(Verilen metin)
Ankara Üniversitesi Siyasal Bilgiler Fakültesi Akademik Kurulu, beşi SBF Mülkiye öğretim elemanı biri SBF lisansüstü öğrencisi biri de İletişim Fakültesi öğretim elemanı olan 7 kişiye A.Ü. Rektörlüğü tarafından soruşturma açılmasına tepki gösterdi. Soruşturmanın ifade özgürlüğüne aykırı olduğuna dikkat çekilen Akademik Kurul açıklamasında, soruşturmaların derhal geri çekilmemesi durumunda ulusal ve uluslar arası kamuoyunun seferber edileceği uyarısı yapıldı.
9 Ekim 2014 Perşembe günü, Ankara Üniversitesi Cebeci Kampüsü’ne, Rektörlüğün yazılı izni ile giren polisin, çok sayıda öğrencinin yanı sıra o esnada okulda olup öğrencilerini korumaya çalışan öğretim elemanlarını darp ederek gözaltına aldığının hatırlatıldığı açıklamada, konuyla ilgili A.Ü. Siyasal Bilgiler Fakültesi tarafından gözaltıların ardından yapılan açıklamaya atıf yapıldı.

(Kısa tanımlayıcı altyazılar)
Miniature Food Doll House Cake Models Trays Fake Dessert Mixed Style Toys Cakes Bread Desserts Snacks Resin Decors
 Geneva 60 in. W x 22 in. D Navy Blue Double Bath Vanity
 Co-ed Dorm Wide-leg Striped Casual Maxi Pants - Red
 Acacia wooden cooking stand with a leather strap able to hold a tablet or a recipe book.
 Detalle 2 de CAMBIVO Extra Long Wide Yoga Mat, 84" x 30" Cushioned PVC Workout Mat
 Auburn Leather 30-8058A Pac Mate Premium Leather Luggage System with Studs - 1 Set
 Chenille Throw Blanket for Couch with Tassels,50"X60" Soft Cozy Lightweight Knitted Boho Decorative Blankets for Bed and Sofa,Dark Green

(Görevin amacı)
Soruşturma tepkisini anlatan metinde "Ankara Üniversitesi Siyasal" ifadesinden "edileceği uyarısı yapıldı." ifadesine kadar olan bölümü, "İletişim Fakültesi" yerine "Hukuk Fakültesi" koyarak yeniden yazın. Bu malzeme başka bir kaynaktan alınmıştır.

(Çözüm)
Ankara Üniversitesi Siyasal Bilgiler Fakültesi Akademik Kurulu, beşi SBF Mülkiye öğretim elemanı biri SBF lisansüstü öğrencisi biri de Hukuk Fakültesi öğretim elemanı olan 7 kişiye A.Ü. Rektörlüğü tarafından soruşturma açılmasına tepki gösterdi. Soruşturmanın ifade özgürlüğüne aykırı olduğuna dikkat çekilen Akademik Kurul açıklamasında, soruşturmaların derhal geri çekilmemesi durumunda ulusal ve uluslar arası kamuoyunun seferber edileceği uyarısı yapıldı.